### TAREA
Copia tal cual, del texto de más abajo sobre la Transición, el trozo que empieza con las palabras que contienen "Afortunadamente el terrorismo, tras" y termina con "para el poder.".

### TEXTO DE LA PÁGINA

Afortunadamente el terrorismo, tras décadas de sangre, ha dejado de actuar en España. Esperemos que para siempre. Pero no está de más recordar que en 1975 las organizaciones terroristas estaban prácticamente desarticuladas y que revivieron merced a los errores de la Transición. Una Transición y un régimen al que entonces molestaban los muertos y los enterraba en silencio, aunque ya al filo del siglo XXI cambiara el tercio para recordarlos como víctimas al tiempo que, finalmente, se plantea hoy, abiertamente, una especie de “punto y final” que permita a los terroristas no cumplir íntegras sus condenas y dejar sin resolver unos doscientos asesinatos cada vez más molestos para el poder.

La factura.
¡Cuánto hemos cambiado los españoles! ¡Ya somos modernos y disfrutamos de una situación de riqueza sin par en nuestra historia! Claman una y otra vez a derecha e izquierda del arco político-mediático. Cierto, el progreso es inherente al paso de los años salvo catástrofe; se han modernizado infraestructuras, pero también despilfarrado el dinero en obras tan megalómanas como inútiles (aeropuertos sin aviones, autopistas sin coches, autopistas sin terminar, pabellones para no se sabe qué cosas…) y tenemos más coches, más carreteras, más aviones, más teléfonos… que en 1975. Pero eso no es más que una percepción vital. Lógica, pero percepción.

### DATOS EXTRAÍDOS
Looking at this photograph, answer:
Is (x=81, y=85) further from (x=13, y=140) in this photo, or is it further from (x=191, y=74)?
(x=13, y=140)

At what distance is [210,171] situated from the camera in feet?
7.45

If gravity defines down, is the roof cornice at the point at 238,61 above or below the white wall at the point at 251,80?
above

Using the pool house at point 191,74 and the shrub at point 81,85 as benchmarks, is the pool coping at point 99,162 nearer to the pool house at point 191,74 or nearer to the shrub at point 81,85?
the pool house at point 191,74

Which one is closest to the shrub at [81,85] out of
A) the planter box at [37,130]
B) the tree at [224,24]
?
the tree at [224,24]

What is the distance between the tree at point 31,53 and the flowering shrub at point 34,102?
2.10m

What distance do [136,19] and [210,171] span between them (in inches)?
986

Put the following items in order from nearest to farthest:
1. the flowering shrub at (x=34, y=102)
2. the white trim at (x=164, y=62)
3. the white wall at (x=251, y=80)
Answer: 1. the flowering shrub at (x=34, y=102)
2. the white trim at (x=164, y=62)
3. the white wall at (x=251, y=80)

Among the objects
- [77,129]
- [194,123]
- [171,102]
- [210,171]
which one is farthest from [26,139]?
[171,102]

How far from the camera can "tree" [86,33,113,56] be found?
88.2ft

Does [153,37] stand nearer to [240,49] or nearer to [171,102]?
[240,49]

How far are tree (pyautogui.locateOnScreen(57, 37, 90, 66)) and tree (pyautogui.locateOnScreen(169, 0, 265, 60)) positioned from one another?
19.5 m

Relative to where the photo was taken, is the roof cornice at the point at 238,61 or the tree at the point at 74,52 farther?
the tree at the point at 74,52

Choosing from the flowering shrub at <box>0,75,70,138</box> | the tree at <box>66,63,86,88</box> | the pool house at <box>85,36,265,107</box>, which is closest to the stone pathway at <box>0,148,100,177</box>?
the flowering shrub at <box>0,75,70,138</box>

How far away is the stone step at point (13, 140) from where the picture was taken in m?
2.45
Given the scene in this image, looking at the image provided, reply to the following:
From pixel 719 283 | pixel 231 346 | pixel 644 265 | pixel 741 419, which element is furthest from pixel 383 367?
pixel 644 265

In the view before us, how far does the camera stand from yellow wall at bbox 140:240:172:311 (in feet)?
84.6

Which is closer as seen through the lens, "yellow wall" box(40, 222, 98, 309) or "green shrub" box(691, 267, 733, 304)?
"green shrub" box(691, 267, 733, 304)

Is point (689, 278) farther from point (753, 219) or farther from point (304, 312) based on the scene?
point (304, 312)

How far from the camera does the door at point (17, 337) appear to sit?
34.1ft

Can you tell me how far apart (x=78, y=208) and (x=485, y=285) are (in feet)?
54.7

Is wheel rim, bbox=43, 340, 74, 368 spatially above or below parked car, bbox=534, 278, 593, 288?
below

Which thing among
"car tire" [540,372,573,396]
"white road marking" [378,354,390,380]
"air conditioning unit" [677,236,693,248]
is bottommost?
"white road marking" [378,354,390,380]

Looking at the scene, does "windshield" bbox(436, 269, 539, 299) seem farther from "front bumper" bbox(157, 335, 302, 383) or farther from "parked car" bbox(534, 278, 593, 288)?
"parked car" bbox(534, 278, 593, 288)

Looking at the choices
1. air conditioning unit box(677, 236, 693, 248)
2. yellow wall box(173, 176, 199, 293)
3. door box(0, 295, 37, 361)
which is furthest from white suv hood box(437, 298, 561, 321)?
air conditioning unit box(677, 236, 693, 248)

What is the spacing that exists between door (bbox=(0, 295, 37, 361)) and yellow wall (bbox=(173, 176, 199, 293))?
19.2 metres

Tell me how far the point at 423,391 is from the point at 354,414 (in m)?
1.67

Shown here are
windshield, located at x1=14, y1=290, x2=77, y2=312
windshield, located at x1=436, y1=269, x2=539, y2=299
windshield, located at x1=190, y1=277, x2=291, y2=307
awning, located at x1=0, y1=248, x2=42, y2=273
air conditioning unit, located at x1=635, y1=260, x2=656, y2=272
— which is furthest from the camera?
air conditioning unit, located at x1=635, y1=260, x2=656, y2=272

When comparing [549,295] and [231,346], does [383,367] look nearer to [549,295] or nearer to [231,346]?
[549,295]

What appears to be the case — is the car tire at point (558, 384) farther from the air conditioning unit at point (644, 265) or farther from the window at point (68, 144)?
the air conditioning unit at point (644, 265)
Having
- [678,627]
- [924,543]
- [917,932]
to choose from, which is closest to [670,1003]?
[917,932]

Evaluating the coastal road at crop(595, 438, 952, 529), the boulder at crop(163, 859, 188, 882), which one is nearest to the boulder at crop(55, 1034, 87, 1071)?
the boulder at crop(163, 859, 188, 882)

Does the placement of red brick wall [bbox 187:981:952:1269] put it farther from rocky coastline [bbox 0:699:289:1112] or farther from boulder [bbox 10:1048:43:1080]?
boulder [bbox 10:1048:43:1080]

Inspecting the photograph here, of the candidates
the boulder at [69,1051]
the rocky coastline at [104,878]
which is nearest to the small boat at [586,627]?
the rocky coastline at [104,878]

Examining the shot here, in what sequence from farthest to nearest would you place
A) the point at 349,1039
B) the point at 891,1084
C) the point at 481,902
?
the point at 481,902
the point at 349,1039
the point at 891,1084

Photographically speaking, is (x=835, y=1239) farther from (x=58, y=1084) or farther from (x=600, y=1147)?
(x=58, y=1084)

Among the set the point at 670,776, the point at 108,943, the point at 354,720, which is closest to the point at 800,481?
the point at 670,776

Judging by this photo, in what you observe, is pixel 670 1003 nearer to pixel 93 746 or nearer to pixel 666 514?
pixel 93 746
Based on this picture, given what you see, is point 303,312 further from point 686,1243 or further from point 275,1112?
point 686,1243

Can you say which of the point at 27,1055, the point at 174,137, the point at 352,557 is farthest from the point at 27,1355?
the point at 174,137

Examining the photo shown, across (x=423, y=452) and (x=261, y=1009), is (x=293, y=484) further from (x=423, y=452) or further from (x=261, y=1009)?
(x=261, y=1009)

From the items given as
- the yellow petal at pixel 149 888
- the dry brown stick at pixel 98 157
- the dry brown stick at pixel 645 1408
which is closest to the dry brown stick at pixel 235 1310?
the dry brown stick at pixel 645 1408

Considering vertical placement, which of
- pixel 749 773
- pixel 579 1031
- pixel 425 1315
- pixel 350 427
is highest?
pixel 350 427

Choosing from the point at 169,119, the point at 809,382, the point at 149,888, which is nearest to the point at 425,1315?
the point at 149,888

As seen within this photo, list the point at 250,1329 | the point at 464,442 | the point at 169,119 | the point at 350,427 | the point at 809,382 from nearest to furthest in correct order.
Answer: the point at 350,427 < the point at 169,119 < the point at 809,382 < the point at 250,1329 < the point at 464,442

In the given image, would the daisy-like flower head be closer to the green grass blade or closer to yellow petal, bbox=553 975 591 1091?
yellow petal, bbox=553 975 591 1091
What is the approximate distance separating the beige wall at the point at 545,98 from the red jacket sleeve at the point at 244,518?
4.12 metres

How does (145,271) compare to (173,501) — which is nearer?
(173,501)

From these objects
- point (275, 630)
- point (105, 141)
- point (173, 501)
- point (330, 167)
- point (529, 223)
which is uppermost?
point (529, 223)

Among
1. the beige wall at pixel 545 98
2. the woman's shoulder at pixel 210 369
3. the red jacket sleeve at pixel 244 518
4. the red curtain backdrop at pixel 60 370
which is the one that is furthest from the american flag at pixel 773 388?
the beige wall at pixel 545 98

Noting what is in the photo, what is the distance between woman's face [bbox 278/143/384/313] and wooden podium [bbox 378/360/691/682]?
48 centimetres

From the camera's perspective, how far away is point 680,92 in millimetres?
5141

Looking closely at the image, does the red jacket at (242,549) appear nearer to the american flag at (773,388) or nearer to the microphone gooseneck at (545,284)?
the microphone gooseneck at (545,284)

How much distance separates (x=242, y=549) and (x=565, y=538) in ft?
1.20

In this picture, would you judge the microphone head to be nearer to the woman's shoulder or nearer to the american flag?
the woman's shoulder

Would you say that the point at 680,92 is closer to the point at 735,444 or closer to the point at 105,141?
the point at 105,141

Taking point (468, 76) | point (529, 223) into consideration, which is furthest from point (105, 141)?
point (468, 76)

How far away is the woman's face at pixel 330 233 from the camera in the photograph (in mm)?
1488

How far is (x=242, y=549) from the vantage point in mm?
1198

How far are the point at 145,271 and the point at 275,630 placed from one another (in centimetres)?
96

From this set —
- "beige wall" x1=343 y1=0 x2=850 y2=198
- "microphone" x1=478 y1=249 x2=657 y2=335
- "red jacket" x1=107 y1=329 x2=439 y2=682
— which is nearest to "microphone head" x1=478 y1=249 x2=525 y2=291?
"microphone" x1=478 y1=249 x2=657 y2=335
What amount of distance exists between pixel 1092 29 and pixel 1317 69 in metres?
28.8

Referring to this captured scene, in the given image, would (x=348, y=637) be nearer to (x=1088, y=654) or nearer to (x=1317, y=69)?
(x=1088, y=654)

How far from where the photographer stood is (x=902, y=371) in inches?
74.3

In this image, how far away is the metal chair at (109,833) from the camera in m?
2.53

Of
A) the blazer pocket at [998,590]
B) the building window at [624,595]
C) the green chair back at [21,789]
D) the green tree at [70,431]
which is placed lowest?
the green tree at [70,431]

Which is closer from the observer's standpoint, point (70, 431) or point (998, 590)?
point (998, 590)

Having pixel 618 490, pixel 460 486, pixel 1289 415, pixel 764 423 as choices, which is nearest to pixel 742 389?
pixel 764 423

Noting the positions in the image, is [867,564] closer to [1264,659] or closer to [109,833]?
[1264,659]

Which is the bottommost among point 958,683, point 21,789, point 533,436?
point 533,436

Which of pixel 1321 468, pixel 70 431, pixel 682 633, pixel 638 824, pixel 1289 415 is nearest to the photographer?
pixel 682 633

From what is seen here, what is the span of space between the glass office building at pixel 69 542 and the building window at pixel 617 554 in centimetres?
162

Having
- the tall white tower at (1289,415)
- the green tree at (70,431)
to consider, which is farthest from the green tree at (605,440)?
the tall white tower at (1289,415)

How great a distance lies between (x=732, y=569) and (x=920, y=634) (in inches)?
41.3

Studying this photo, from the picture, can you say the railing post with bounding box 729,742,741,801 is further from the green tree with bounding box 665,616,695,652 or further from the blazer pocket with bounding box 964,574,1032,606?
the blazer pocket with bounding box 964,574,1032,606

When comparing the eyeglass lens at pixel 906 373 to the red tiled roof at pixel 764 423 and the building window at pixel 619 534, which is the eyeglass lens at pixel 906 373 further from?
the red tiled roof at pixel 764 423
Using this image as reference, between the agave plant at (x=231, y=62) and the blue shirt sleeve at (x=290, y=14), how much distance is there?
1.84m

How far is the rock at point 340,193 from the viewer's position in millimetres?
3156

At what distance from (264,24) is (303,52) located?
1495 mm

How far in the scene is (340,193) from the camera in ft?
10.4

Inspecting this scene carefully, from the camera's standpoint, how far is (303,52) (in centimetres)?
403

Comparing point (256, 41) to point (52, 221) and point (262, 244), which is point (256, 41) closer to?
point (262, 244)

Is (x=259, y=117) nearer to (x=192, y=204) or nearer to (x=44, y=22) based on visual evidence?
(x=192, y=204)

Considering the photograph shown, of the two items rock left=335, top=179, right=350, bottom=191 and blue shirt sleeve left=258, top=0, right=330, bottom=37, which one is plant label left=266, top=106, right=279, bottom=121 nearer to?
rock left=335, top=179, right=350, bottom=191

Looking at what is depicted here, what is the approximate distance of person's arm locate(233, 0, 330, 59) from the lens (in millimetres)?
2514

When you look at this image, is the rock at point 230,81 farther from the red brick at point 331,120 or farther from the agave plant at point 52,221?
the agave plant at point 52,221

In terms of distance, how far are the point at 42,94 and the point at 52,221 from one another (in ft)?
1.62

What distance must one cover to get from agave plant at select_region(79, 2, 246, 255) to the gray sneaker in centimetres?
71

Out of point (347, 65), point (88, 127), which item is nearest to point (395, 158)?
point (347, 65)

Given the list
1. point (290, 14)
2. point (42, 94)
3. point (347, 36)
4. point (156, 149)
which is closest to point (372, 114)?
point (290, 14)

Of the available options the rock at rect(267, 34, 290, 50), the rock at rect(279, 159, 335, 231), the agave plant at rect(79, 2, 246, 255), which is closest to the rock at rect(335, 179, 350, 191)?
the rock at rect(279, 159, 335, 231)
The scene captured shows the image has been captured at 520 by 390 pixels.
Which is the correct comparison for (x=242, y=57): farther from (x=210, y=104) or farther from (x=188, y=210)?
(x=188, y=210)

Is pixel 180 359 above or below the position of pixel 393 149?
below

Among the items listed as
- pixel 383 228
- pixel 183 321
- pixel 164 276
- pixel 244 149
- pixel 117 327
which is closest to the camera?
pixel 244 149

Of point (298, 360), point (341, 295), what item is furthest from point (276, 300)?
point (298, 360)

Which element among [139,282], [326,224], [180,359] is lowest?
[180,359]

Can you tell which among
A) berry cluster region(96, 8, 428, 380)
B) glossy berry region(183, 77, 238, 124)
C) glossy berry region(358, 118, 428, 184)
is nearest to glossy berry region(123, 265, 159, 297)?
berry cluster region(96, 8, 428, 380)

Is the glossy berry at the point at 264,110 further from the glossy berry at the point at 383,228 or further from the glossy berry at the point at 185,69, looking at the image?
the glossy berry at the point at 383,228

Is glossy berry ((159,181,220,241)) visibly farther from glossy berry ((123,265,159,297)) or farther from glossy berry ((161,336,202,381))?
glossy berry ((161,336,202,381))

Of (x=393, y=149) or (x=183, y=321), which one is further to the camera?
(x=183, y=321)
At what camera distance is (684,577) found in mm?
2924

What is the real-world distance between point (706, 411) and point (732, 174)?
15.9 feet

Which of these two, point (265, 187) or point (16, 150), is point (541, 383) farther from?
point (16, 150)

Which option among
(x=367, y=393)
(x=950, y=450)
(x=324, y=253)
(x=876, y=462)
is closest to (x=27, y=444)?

### RESPUESTA
Afortunadamente el terrorismo, tras décadas de sangre, ha dejado de actuar en España. Esperemos que para siempre. Pero no está de más recordar que en 1975 las organizaciones terroristas estaban prácticamente desarticuladas y que revivieron merced a los errores de la Transición. Una Transición y un régimen al que entonces molestaban los muertos y los enterraba en silencio, aunque ya al filo del siglo XXI cambiara el tercio para recordarlos como víctimas al tiempo que, finalmente, se plantea hoy, abiertamente, una especie de “punto y final” que permita a los terroristas no cumplir íntegras sus condenas y dejar sin resolver unos doscientos asesinatos cada vez más molestos para el poder.